● **GIVEN TEXT**:
↓↓↓
Microsoft offers more details on how it will use virtualization to try to combat a perceived Vista shortcoming--its lack of compatibility with software written for older versions of the OS.

Microsoft on Tuesday offered up a few more details on its once-secretive project to use virtualization to offer an "XP Mode" for Windows 7.

As noted on Friday, Microsoft is using its Virtual PC technology to allow Windows 7 users to run programs that work in Windows XP but not in Windows Vista. On Tuesday, it noted some more of the fine print regarding the product.

As far as technical requirements, XP Mode needs a beefier system than that required to just run Windows 7 or XP alone, including at least 2GB of memory and a system that has chip-level virtualization from either Intel or AMD. One of the challenges is that today it is often not that easy to tell whether one's PC has such support.

A screenshot of Windows 7's XP Mode, which allows programs designed for Windows XP to run inside a virtual machine within Windows 7. Microsoft

"Some PCs have it and some don't," said Scott Woodgate, a director in the Windows unit. "It's not as clear as it should be relative to which PCs have (hardware-based virtualization) support and which don't."
↑↑↑
● **TO DO**:
1. According to the XP Mode article, what is the least amount of memory XP Mode needs?
2. Repeat the part of the XP Mode article starting with "Microsoft on Tuesday" and going on through "regarding the product.".
3. Carry on writing the article about Windows 7's XP Mode, picking up after its last sentence.

● **LISTED ENTRIES**:
↓↓↓
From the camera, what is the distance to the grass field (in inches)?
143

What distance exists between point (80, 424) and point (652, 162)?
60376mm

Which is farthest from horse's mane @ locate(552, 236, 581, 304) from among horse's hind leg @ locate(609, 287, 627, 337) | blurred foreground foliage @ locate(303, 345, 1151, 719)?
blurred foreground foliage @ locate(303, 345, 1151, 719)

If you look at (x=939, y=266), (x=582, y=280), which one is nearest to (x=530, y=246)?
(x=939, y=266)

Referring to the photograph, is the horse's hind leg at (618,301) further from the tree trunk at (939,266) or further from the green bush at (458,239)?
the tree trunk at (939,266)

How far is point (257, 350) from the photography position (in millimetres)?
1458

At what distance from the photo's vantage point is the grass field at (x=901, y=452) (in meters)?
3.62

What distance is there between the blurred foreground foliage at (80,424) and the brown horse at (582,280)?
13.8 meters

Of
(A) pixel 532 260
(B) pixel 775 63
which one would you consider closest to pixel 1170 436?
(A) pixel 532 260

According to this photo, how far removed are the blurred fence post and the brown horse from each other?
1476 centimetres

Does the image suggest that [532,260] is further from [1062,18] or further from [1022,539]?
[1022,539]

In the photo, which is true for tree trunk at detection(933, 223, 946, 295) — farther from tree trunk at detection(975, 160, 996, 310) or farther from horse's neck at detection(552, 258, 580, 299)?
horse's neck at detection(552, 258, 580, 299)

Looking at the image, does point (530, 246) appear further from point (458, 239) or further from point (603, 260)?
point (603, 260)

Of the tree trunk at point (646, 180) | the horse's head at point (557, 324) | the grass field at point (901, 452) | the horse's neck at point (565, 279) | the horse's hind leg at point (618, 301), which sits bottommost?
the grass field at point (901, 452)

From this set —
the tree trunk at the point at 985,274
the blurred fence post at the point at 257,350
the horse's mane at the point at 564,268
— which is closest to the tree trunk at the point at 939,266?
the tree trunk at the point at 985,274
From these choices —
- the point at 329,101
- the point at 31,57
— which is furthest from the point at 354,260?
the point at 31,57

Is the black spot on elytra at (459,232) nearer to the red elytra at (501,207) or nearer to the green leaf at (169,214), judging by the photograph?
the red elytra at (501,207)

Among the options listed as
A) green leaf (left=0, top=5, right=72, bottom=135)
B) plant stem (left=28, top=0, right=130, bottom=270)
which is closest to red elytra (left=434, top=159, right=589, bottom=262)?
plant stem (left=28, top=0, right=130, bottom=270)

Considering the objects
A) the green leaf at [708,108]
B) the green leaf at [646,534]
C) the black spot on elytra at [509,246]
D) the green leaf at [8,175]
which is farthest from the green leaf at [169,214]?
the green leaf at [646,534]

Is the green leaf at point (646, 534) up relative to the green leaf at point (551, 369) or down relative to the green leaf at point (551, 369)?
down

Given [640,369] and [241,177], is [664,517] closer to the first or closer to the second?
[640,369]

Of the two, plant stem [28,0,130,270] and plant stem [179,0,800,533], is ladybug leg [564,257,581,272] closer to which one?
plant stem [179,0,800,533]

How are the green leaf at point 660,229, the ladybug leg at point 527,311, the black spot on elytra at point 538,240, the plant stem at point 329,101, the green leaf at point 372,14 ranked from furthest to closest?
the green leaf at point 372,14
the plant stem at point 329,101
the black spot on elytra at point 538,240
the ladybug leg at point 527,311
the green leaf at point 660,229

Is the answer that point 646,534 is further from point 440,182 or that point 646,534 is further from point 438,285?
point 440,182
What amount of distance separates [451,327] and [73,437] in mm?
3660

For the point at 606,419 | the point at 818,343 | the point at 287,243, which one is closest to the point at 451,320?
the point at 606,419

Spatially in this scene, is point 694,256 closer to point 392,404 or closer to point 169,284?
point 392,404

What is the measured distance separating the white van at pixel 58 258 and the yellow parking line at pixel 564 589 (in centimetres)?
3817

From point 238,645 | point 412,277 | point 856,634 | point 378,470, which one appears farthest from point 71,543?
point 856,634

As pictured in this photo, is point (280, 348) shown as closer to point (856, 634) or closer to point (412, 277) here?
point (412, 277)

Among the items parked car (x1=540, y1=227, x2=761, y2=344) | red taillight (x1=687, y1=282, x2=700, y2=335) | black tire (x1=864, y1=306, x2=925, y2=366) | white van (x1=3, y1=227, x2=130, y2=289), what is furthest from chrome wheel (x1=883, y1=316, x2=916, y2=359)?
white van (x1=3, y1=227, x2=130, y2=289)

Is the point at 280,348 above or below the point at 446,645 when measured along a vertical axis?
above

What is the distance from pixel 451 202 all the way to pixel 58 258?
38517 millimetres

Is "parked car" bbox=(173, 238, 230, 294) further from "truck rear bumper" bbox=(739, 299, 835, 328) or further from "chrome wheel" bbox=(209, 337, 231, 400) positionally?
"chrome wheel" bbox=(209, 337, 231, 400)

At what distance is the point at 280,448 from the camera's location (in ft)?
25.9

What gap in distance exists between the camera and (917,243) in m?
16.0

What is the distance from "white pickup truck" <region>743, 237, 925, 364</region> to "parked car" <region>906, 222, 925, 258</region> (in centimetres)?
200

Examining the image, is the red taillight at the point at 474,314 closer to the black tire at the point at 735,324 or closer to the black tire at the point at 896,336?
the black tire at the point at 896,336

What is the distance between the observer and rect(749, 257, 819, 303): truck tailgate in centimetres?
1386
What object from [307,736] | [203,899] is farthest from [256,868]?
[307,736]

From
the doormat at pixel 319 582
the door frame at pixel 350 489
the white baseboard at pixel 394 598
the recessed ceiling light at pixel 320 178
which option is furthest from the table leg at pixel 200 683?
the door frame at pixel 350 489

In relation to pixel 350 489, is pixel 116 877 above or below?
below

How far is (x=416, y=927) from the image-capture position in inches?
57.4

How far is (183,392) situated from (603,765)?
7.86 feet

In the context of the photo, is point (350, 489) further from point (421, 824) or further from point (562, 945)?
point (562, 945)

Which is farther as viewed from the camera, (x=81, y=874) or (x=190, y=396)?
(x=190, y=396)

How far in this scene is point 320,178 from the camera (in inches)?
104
↑↑↑
● **RESPONSES FOR EACH TASK**:
1. At least 2GB of memory.

2.
Microsoft on Tuesday offered up a few more details on its once-secretive project to use virtualization to offer an "XP Mode" for Windows 7.

As noted on Friday, Microsoft is using its Virtual PC technology to allow Windows 7 users to run programs that work in Windows XP but not in Windows Vista. On Tuesday, it noted some more of the fine print regarding the product.

3.
At its core, XP mode consists of two things, the Windows Virtual PC engine and a licensed copy of Windows XP Service Pack 3 as a packaged virtual machine. Although neither piece will be included in the Windows 7 box, XP Mode will be a free download for those who have a license to Windows 7 Professional, Windows 7 Enterprise, or Windows 7 Ultimate.

Microsoft is aiming XP Mode primarily at small businesses, Woodgate said."That's a class of customers that may have Windows XP apps that they may want to run on Windows 7," he said.

Larger businesses may also have need to run older applications, but typically want control over things like who can install programs on their machines and other management issues. For them, he said, Microsoft has a product called MED-V that allows such control. An updated version of MED-V, due to be in beta within 90 days of the launch of Windows 7, will add support for Windows 7's XP Mode, he said.

One of the benefits of XP Mode over Microsoft's existing virtualization products is the fact that, after a setup process, the Windows XP virtual machine runs in the background so users don't have to manage multiple desktops. XP Mode automatically installs shortcuts for XP programs in the Windows 7 start menu. The experience from that point on is similar to the one offered by VMware's Fusion and Parallels in their virtualization products.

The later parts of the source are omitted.